Sochan spędził na parkiecie 30 minut, w trakcie których zapisał 17 punktów (wyrównał rekord kariery w NCAA) oraz 6 zbiórek. Trafił bardzo dobre 6 z 9 rzutów z gry oraz 5 z 5 z linii rzutów wolnych. Zmagający się z problemami kadrowymi i grający w szóstkę Baylor wygrali trzy z ostatnich pięciu spotkań. Ostatnio Sam Vecenie sklasyfikował skrzydłowego Baylor na 19. miejscu tegorocznego draftu. Ten wybór przypadałby San Antonio Spurs. Organizacja słynie z żelaznej defensywy i prawdopodobnie po ewentualnym odejściu Gregga Popovicha, drużyna także stawiałaby na grę w obronie. Właśnie dlatego Sochan mógłby być dla nich „strzałem w dziesiątkę”.
- Jeremy jest jednym z najtrudniejszych do ocenienia koszykarzy. Niektórzy skauci bardzo lubią jego umiejetność tworzenia pozycji i uważają, że ma możliwość przeniesienia tego na parkiety NBA - pisze o polskim koszykarzu dziennikarz The Athletic.
Jeremy pojawia się w ścisłym topie wielu mock draftów. Dlatego też istnieje spora szansa, że zostałby wybrany do NBA już w tym roku. Wciąż jednak nie wiemy czy Polak zgłosi się do draftu. Niewykluczone, że zdecyduje się jeszcze na kolejny sezon w NCAA, by za rok trafić do najlepszej koszykarskiej ligi świata z wyższym numerem. To (czysto teoretycznie) powinno zagwarantować mu więcej minut.

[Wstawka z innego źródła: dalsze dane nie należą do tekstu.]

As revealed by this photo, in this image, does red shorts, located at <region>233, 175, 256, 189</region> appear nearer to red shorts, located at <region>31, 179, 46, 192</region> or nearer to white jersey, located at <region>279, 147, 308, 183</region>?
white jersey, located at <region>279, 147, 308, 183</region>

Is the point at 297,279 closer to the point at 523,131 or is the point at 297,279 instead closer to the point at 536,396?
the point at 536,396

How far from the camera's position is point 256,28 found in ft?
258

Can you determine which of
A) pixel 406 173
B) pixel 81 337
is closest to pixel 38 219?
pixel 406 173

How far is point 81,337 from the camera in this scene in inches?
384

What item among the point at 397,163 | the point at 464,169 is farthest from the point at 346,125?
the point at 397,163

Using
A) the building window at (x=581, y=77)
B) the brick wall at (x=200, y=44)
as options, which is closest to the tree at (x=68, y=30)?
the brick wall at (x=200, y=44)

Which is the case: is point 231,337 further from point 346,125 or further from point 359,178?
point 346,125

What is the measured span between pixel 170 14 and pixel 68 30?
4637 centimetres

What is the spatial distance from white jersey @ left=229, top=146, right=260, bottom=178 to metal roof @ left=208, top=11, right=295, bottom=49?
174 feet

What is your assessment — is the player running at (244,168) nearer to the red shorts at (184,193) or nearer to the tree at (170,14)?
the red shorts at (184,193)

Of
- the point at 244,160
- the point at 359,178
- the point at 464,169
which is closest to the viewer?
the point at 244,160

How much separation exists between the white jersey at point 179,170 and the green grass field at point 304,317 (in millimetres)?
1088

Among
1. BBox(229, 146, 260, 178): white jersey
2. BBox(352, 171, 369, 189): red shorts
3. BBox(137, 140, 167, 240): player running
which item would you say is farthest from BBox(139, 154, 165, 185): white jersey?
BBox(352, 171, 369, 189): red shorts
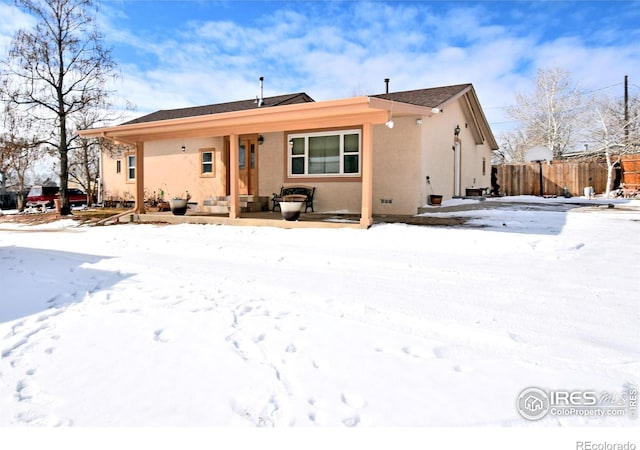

Z drugiej strony - wszystko wskazuje, że w kluczowych meczach sezonu jego rola będzie nie będzie maleć, więc dobre występy w walce o mistrzostwo NCAA mogą mu zagwarantować grę w NBA jeszcze w tym roku.
- Jeremy Sochan z Baylor nie jest tak bardzo rozchwytywany jak jego kolega z drużyny, Kendall Brown. Jest jednak równie imponującym prospektem, mimo, że głównie gra z ławki. Hawks przydałaby się pomoc w defensywie. Polak jest także chętnym strzelcem, który nie miał problemów z trafieniem swoich rzutów z dystansu, co czyni go dynamicznym prospektem - pisze USA Today.
Przed Sochanem jeszcze jednak sporo pracy, ale zdecydowanie mamy wiele powodów do zadowolenia. Baylor z bilansem 22 zwycięstw i 5 przegranych są ścisłym topie NCAA, a Jeremy zapisuje na swoim koncie średnio 8,1 punktu, 6,2 zbiórki oraz 1,3 przechwytu. Trafia bardzo dobre 50% z gry, jednak sporo do życzenia pozostawia jego skuteczność z linii rzutów wolnych. Właśnie nad tym elementem Sochan musi teraz sporo popracować, bowiem zdaniem trenerów - skuteczność z linii rzutów wolnych obrazuje ogólny potencjał strzelecki.